C’est dans cet esprit que nous sommes reconnaissants de pouvoir reproduire cette lettre ouverte qui ouvrira les yeux de beaucoup de nos lecteurs sur le sens véritable du mouvement actuel vers l’unification de l’Europe.

La Rédaction

Rome, le 11 mai 1992.

Monsieur le Député,

Au nom du Centre Culturel Lepante, dont j’ai l’honneur d’être le président, je voudrais soumettre à votre attention quelques réflexions sur un débat important que vous avez déjà affronté et que vous devrez encore affronter avec vos collègues.[2]

Je me réfère au Traité de Maastricht adopté le 11 décembre 1991 dans cette ville néerlandaise par les chefs d’État et de gouvernement des douze pays de la Communauté Européenne pour faire démarrer la nouvelle organisation nommée l’Union Européenne.

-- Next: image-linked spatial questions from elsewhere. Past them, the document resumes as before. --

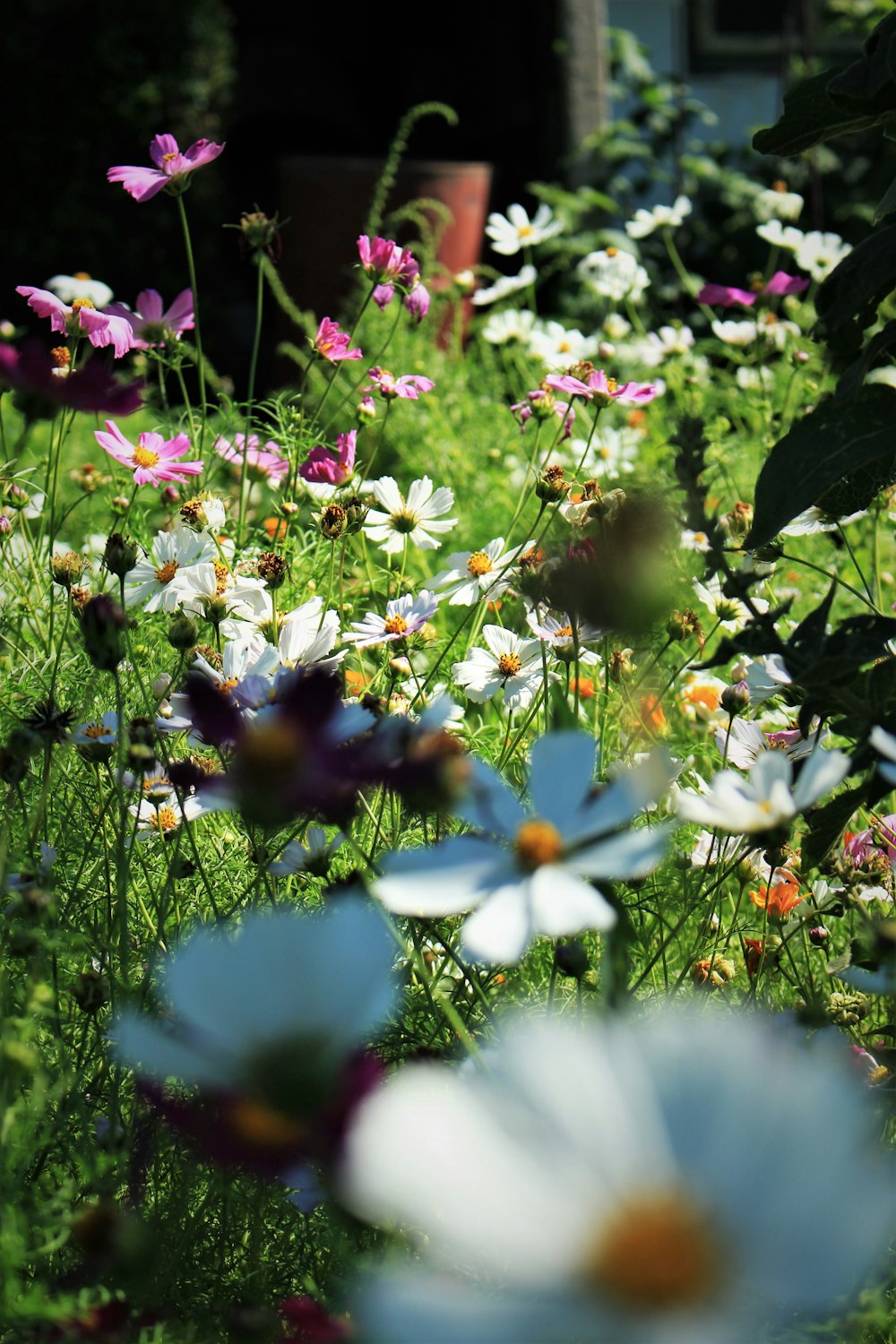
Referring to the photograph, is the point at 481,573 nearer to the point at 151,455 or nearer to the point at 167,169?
the point at 151,455

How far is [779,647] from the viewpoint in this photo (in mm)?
545

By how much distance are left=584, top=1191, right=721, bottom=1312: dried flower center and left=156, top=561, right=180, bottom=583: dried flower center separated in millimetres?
762

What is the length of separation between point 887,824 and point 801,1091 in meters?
0.59

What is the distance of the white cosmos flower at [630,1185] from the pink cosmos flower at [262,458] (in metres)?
0.98

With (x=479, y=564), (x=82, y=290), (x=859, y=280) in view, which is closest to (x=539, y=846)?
(x=859, y=280)

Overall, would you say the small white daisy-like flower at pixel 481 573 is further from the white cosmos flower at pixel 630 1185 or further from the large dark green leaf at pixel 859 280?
the white cosmos flower at pixel 630 1185

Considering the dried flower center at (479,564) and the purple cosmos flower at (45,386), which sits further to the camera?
the dried flower center at (479,564)

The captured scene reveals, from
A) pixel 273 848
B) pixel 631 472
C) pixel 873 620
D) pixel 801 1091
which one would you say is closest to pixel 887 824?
pixel 873 620

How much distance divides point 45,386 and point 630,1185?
0.38 m

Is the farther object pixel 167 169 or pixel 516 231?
pixel 516 231

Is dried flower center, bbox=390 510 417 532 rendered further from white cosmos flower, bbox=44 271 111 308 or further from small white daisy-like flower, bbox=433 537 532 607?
white cosmos flower, bbox=44 271 111 308

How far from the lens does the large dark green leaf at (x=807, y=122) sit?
807 millimetres

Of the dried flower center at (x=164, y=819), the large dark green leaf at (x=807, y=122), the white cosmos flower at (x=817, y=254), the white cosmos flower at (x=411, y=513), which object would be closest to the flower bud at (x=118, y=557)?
the dried flower center at (x=164, y=819)

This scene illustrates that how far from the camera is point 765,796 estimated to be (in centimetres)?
46
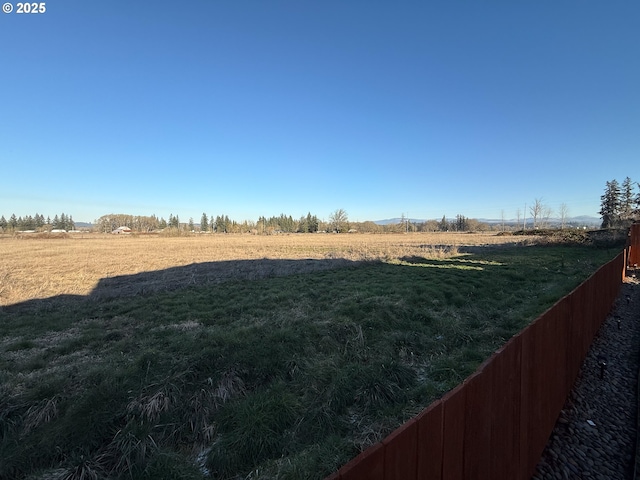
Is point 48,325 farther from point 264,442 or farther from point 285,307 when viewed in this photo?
point 264,442

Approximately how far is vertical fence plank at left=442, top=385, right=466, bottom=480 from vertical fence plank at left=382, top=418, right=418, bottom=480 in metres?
0.32

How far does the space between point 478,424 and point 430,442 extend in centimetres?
75

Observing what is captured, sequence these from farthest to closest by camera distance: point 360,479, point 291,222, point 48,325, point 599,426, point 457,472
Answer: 1. point 291,222
2. point 48,325
3. point 599,426
4. point 457,472
5. point 360,479

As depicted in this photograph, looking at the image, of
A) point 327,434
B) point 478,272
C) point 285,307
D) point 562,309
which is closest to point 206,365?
point 327,434

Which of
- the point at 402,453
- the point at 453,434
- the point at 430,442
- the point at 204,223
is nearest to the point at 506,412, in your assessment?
the point at 453,434

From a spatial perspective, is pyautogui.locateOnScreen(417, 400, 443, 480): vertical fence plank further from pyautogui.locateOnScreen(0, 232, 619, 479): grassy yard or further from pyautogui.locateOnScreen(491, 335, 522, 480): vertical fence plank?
pyautogui.locateOnScreen(0, 232, 619, 479): grassy yard

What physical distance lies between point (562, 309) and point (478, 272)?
1139 cm

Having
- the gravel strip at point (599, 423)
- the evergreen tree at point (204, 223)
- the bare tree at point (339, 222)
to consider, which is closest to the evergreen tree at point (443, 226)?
the bare tree at point (339, 222)

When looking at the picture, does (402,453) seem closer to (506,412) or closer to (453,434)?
(453,434)

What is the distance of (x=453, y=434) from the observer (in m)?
2.05

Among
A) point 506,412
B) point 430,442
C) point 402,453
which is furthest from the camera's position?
point 506,412

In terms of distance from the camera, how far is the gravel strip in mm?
3484

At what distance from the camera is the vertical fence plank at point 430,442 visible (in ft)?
5.78

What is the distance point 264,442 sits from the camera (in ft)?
12.5
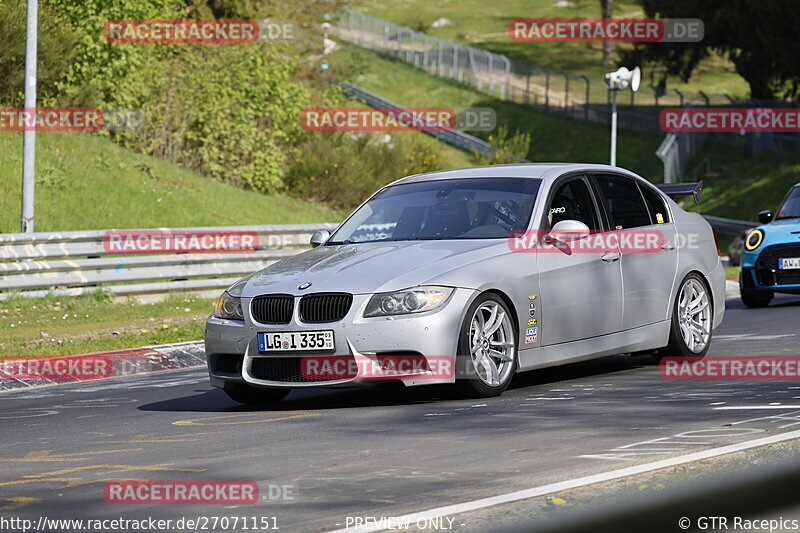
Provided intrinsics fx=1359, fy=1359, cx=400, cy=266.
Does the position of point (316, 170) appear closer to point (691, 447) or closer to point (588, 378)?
point (588, 378)

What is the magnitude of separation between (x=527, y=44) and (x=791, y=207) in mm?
81219

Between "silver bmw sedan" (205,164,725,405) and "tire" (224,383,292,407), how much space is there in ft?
0.05

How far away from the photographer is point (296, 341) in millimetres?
8812

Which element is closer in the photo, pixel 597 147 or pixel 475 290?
pixel 475 290

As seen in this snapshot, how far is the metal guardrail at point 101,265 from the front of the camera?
19.2m

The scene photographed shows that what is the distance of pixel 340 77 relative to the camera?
5275cm

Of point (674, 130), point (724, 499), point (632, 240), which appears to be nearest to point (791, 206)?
point (632, 240)

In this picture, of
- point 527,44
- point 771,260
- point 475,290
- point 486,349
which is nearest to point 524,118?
point 527,44

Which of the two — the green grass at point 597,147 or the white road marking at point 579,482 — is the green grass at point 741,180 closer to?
the green grass at point 597,147

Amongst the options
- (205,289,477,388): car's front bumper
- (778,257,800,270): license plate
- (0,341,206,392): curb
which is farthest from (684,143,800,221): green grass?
(205,289,477,388): car's front bumper

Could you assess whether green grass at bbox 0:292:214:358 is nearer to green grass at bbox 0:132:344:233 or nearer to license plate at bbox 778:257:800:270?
green grass at bbox 0:132:344:233

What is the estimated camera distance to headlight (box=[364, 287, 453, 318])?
870 cm

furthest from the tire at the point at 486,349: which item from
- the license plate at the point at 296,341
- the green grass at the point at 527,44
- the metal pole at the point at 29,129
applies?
the green grass at the point at 527,44

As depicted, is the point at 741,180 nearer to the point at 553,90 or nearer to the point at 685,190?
the point at 553,90
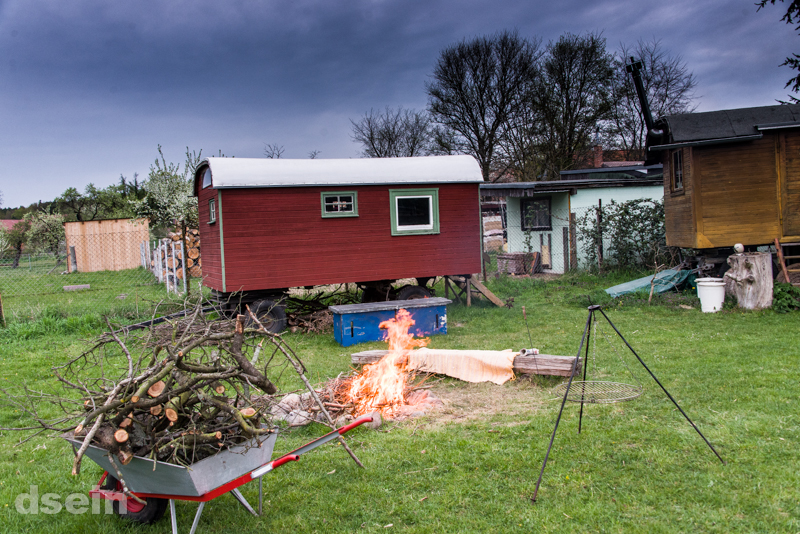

Ce Traité, formellement signé le 7 février 1992 et qui, pour entrer en vigueur, doit être ratifié par les Parlements nationaux avant la date du 31 décembre de cette même année, suscite partout des doutes croissants et de vives perplexités : va-t-il conduire vraiment à une union et à un renforcement de l’Europe ou, au contraire, à sa désagrégation en le précipitant dans le chaos ? Le but de cette lettre est de fournir des éléments de réflexion à la discussion sur ce point capital.

Le rêve nihiliste de destruction de l’Europe

Au cours de cette année 1992, année du cinquième centenaire aussi bien de la découverte que de la civilisation de l’Amérique par les Européens, la civilisation européenne et chrétienne est soumise à un procès sans pareil.

L’Europe serait coupable d’avoir voulu imposer au reste du monde son modèle de civilisation, au lieu de « s’ouvrir à l’Autre », « sur ce qui n’est pas, n’a jamais été et ne sera jamais l’Europe »[3]; elle devrait renier sa propre identité pour récupérer l’« Altérité » qu’elle a refusée : les barbares, les Indiens, les musulmans seraient les dépositaires d’un « message culturel » incompris. L’Europe devrait donc renoncer « à cette ambition séculaire de centralité historique dont Colomb est le symbole »[4] se « déciviliser » et sombrer dans le tribalisme.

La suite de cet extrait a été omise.